Anthem and Cigna could be backing away from their attempted merger, which has faced a tsunami of opposition from consumer advocates, doctors, hospitals, and legislators. Good riddance. Antitrust regulators, including state and federal antitrust enforcers, state insurance commissioners and others have been wary of the deal and expressed concerns that it would harm consumers and lead to too much concentration in an already poorly functioning health insurance industry. They also doubt that remedies are capable of solving the competitive problems resulting from the merger.
According to two sources, Anthem CFO John Gallina told analysts last week that Anthem was perhaps looking elsewhere for rosier acquisitions. Staff vice president of communications at Anthem denied the report, saying that “the completion of the Cigna acquisition is the highest priority for Anthem” and that the company “continues to be in ongoing dialogue with the Department of Justice and state regulators.” Cigna declined to comment on this information.
It’s unfortunate Anthem continues on this path toward regulatory doom. No wonder they don’t give up the candle. They have spent more than $139 million in legal and lobbying fees, and they will have to pay Cigna a $1.85 billion break up fee. But throwing good money after bad isn’t going to change this result.

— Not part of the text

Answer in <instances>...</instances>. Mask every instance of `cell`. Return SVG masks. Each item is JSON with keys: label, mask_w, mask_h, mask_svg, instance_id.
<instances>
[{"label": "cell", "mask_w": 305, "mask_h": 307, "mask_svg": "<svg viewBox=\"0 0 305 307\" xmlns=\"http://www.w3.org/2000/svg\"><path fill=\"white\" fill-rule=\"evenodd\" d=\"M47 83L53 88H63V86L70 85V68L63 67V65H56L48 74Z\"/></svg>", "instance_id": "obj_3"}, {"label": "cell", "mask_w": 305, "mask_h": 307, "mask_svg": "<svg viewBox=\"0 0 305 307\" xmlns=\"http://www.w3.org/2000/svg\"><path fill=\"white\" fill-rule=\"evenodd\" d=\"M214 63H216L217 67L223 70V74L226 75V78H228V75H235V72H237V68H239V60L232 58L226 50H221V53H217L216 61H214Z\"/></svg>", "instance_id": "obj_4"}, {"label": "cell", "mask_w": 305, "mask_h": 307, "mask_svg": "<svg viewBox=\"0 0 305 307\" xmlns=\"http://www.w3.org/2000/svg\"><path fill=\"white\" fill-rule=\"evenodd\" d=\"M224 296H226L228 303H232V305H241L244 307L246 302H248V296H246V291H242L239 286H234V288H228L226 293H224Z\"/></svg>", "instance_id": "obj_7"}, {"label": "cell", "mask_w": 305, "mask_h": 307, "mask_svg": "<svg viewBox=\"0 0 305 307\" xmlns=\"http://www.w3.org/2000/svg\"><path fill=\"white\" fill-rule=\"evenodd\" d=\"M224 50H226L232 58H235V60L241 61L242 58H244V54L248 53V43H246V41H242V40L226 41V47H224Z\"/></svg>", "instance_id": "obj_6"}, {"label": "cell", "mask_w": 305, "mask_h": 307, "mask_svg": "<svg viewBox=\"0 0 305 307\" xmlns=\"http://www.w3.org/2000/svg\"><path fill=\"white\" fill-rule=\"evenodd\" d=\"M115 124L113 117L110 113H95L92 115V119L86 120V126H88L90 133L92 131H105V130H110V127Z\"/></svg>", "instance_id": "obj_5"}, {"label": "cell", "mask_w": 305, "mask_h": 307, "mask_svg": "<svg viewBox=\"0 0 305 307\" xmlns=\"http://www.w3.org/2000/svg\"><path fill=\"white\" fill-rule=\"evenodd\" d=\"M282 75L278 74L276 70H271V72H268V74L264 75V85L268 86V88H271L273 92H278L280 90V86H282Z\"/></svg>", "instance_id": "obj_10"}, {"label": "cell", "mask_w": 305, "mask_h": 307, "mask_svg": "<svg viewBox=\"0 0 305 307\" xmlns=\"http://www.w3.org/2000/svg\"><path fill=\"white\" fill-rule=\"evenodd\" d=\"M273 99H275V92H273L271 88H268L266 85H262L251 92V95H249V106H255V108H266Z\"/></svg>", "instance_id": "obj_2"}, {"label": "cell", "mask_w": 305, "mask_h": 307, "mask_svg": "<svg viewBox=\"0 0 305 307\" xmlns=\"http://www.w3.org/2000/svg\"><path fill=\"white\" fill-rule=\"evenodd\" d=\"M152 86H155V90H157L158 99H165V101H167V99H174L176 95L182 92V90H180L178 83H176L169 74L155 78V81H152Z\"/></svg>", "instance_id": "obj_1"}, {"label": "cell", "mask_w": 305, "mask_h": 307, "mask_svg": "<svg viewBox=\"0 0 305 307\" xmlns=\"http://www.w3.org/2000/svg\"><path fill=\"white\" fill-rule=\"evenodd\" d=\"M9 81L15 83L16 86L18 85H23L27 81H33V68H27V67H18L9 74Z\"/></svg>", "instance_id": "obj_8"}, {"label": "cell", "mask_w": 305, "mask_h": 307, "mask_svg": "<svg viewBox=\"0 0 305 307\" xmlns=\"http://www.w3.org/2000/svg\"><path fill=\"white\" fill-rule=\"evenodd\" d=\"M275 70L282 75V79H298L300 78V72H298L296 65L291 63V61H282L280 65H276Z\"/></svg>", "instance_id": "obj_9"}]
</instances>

That’s because the facts are simple. Every major health insurance merger has led to higher premiums and worse service. This deal would create a health insurance giant and, as California Insurance Commissioner Dave Jones demonstrated, the companies can’t even suggest how there will any savings that will benefit consumers. That’s why consumer groups and unions have filed comments in almost a dozen states raising concerns about this merger.
Rather than spending its money trying to convince regulators to ignore their obligation to protect consumers, Anthem should focus on what the market demands – better service and lower prices. That is what competition is about.